(TEXT FOR ANALYSIS Opens)

You are viewing a plain text version of this content. The canonical link for it is here.
Posted to user@pig.apache.org by Lauren Blau <la...@digitalreasoning.com> on 2012/08/30 23:59:55 UTC

wrong sort order (lexical vs numeric) in a nested foreach

I have the following foreach:

foo := foreach bar {

Re: wrong sort order (lexical vs numeric) in a nested foreach

Posted by Lauren Blau <la...@digitalreasoning.com>.
I think I finally found the culprit. There is a load like this:

a = load '/foobar' using CustomJsonLoader('baz') as (m:map[]);  -- loading
an untyped map

then there is a flatten,
a1 = foreach a generate a#'id' as id: chararray, flatten(a#'listvals') as
(listvals: map[]); -- another untyped map

and then

a2 = foreach a1 generate id as id: chararray, listvals#'intval1' as
intval1: int,listvals#'intval2' as intval2:int;

by putting an explicit cast as such:
a2 = foreach a1 generate id as id: chararray,(int) listvals#'intval1' as
intval1: int,(int)listvals#'intval2' as intval2:int;

I've finally got the results I was looking for, without having to store and
reload.

(TEXT FOR ANALYSIS Closes)
(STUDY MATERIAL Opens)

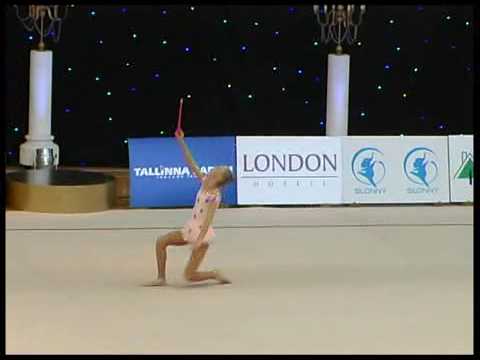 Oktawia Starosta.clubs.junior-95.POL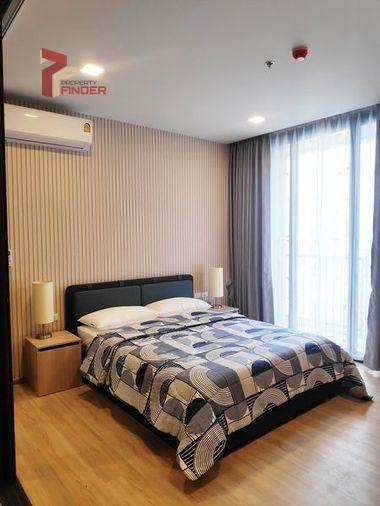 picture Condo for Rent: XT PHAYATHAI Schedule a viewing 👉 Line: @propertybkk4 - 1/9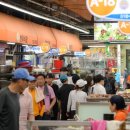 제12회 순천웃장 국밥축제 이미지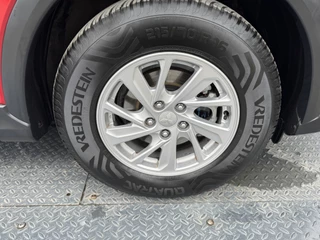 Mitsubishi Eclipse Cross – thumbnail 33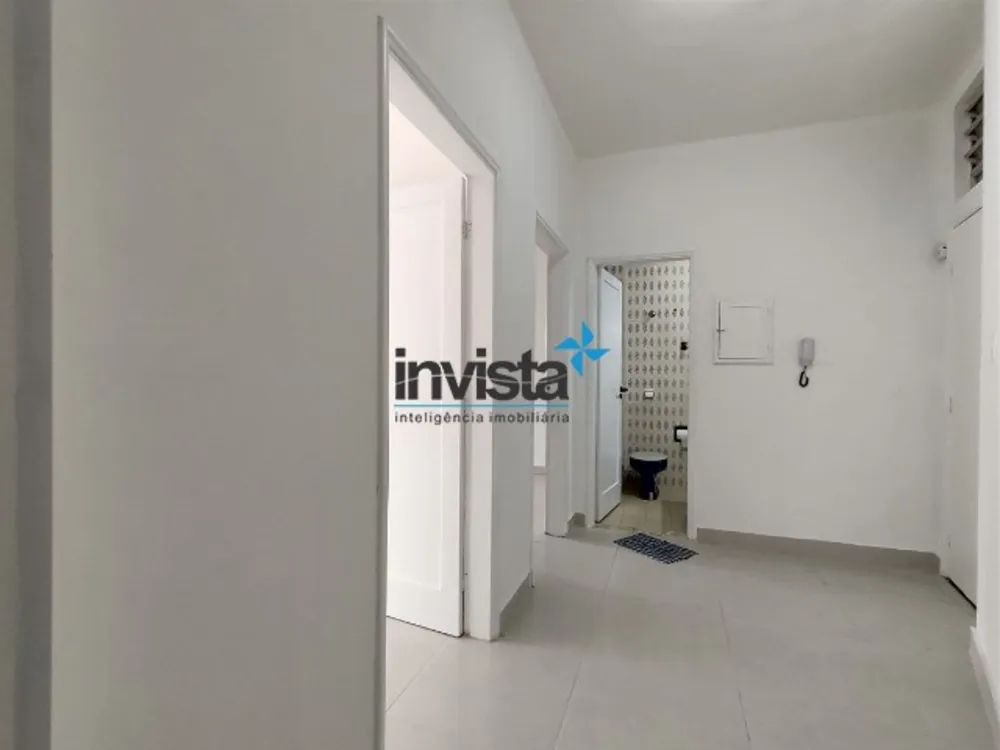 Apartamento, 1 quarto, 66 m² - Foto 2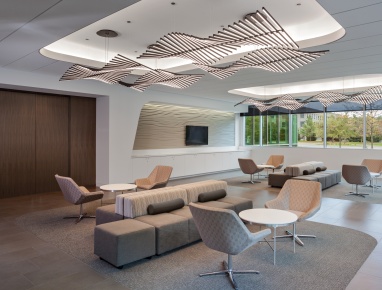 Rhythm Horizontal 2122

(STUDY MATERIAL Closes)
(STUDY MATERIAL Opens)

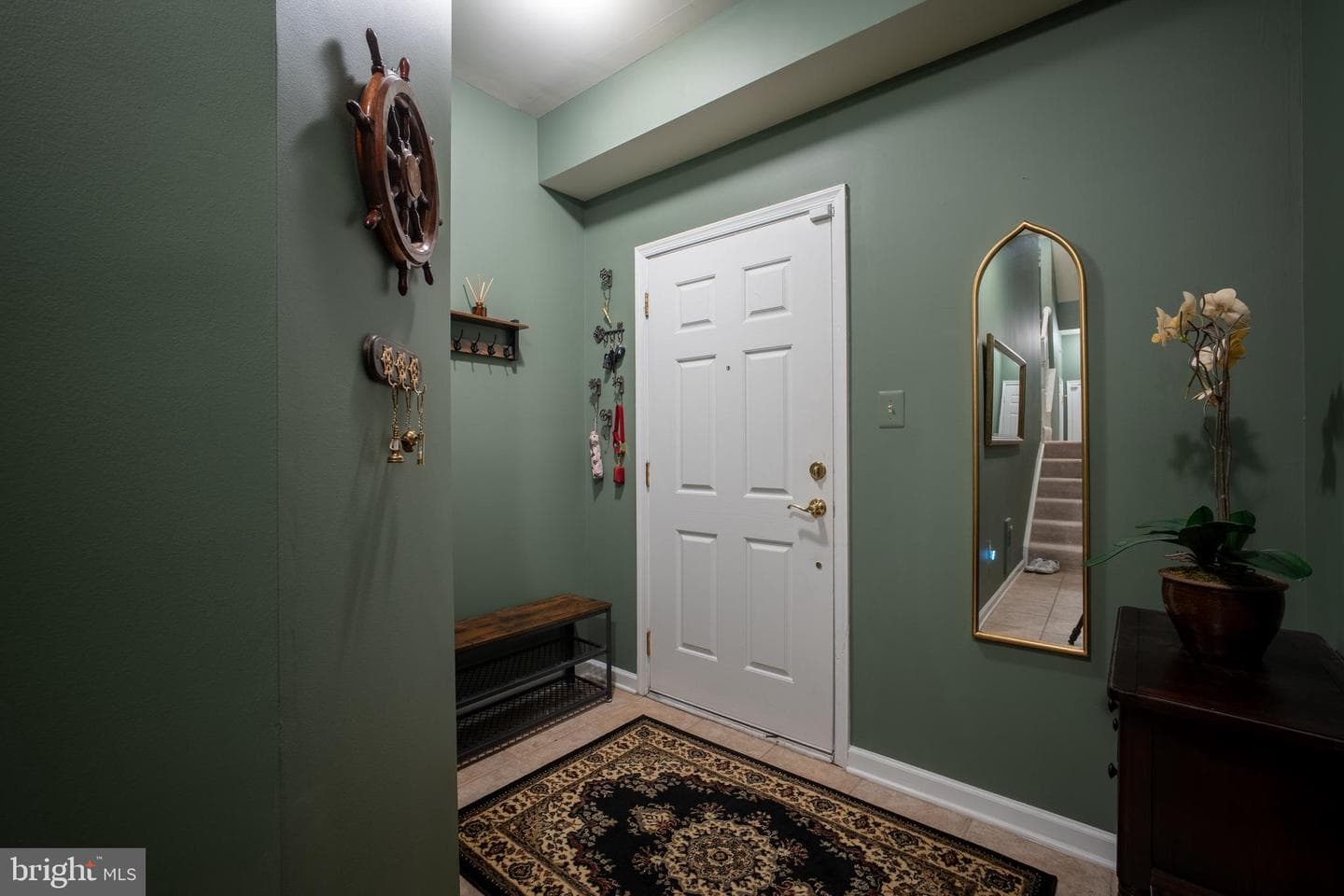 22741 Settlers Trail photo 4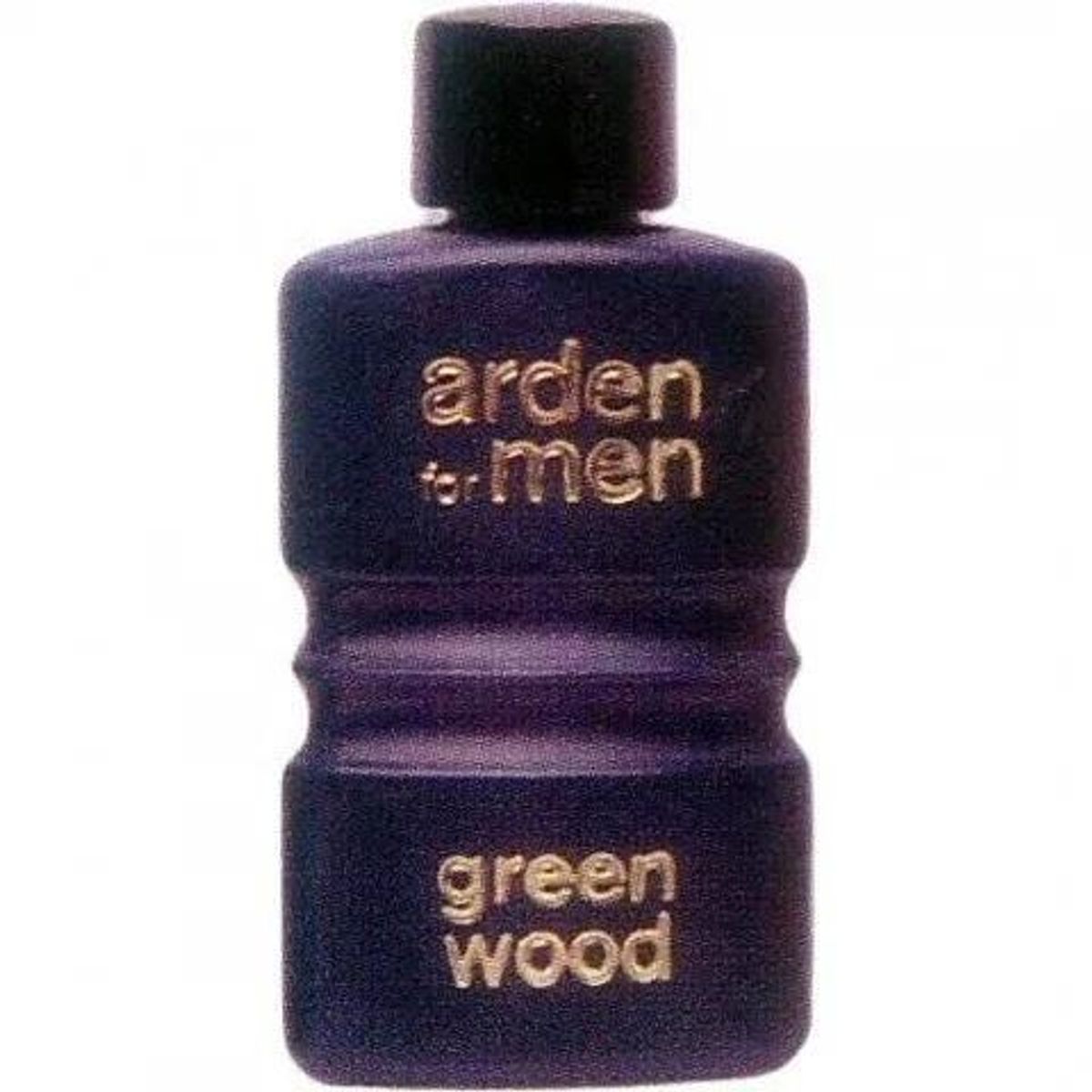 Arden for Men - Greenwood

(STUDY MATERIAL Closes)

**EXERCISE TASKS**
- a) In the forum thread, what change finally gave the poster the results they were looking for?
- b) From the forum thread, copy the passage from "I have the following" up to and including "Lauren Blau <la...@digitalreasoning.com>.".
- c) In the forum thread, list the field names declared in the as clauses of the a2 statement.

**SOLUTIONS BY TASK**
- a) Putting an explicit (int) cast on listvals#'intval1' and listvals#'intval2' in the a2 statement.

- b)
I have the following foreach:

foo := foreach bar {

Re: wrong sort order (lexical vs numeric) in a nested foreach

Posted by Lauren Blau <la...@digitalreasoning.com>.

- c)
- id
- intval1
- intval2